I believe Pope Francis is challenging us to use this model of engagement as we encounter the people God places into our lives each and every day. Think about it. If our first move with people is to confront or call out the sin in their lives, they will likely withdraw and we lose an opportunity to win them over to the truth of the Gospel.
This is not (in spite of what the media or even some Catholic commentators say as they wring their hands) ignoring the reality of sin, either in the general sense or in the personal sense. Jesus did not ignore the sin in the Samaritan woman’s life, nor did he ignore the sin present in the lives of others that he encountered. But, he didn’t go there first! He didn’t confront the Samaritan woman immediately with, “You do know adultery is an abomination to God don’t you?” No! He entered into a relationship building dialog with her that recognized her dignity as a human being. And only after he gained her trust did he then move forward to help her understand God’s plan for her life. But because he had first engaged her in this spirit of acceptance (of her person-hood, not her lifestyle) and respect, she was open to hear Jesus’ explanation of how her choices had resulted in separation from the beautiful vision of the life God had in mind for her.

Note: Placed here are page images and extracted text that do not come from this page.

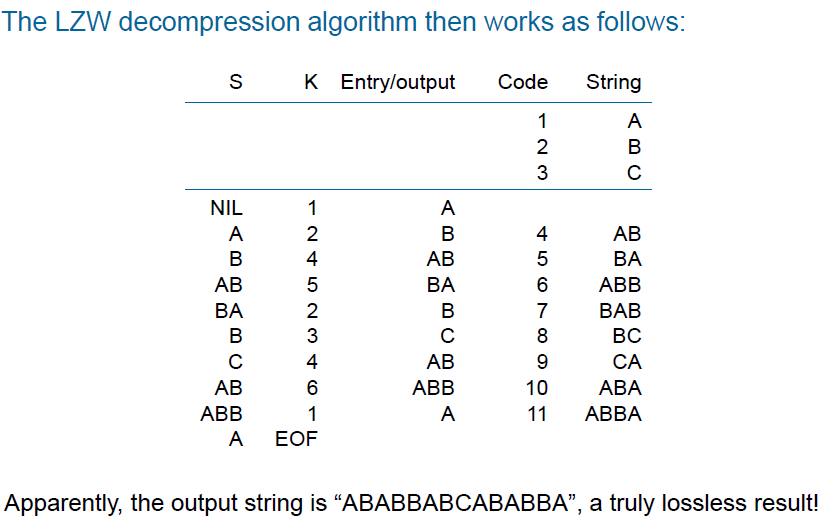 The LZW decompression algorithm then works as follows:

| S | K | Entry/output | Code | String |
|---|---|---|---|---|
| | | | 1 | A |
| | | | 2 | B |
| | | | 3 | C |
| NIL | 1 | A | | |
| A | 2 | B | 4 | AB |
| B | 4 | AB | 5 | BA |
| AB | 5 | BA | 6 | ABB |
| BA | 2 | B | 7 | BAB |
| B | 3 | C | 8 | BC |
| C | 4 | AB | 9 | CA |
| AB | 6 | ABB | 10 | ABA |
| ABB | 1 | A | 11 | ABBA |
| A | EOF | | | |

Apparently, the output string is “ABABBABCABABBA”, a truly lossless result!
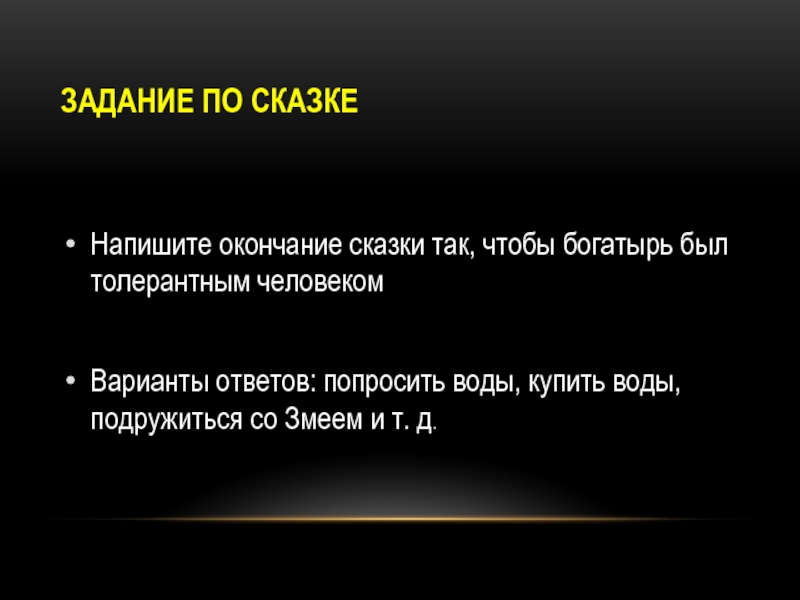 ЗАДАНИЕ ПО СКАЗКЕ

• Напишите окончание сказки так, чтобы богатырь был толерантным человеком

• Варианты ответов: попросить воды, купить воды, подружиться со Змеем и т. д.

I believe this is one radical change that Pope Francis is calling us to consider and take up. Oh, and how it will stretch us. I know it is stretching me already. This model of engagement takes way more work than merely engaging people with a catechetical/apologetic model that most often ends in red-faced arguments and closed minds. But this is not to minimize the need for good catechesis and apologetics either. There will be time enough for those discussions, but we want to have people in relationship with us so they are open to hear the truth of the Gospel.
This model of engagement means I need to be willing to enter into dynamic relationships and be willing to journey in friendship with people with whom I may have great differences of opinion on the key issues of life. That’s hard for me to think about. But Jesus himself went and hung out with the outcasts, the downtrodden, as well as the rich and the lost. Without ignoring the sin in their lives, he engaged them and they experienced the genuine care he had for each of them because he truly sought to be in communion with them. This approach generated a spirit of trust with those he encountered that allowed them to be open to hear the truth come through in those deeper and harder conversations.
As disciples, we are called to do no less than the Master. I believe Pope Francis is modeling this form of evangelization before our very eyes and it’s stretching many of us and making us feel uncomfortable. But I believe it’s a discomfort that is very good. It’s like good exercise that builds up muscles. It’s hard work but oh my goodness, look at the results that can occur. Hearts can be won, lost souls recovered, and the Body of Christ can be built up.
I think this is an exciting time to be Catholic and I’m looking forward to the future with great hope and anticipation. Keep stretching us Pope Francis!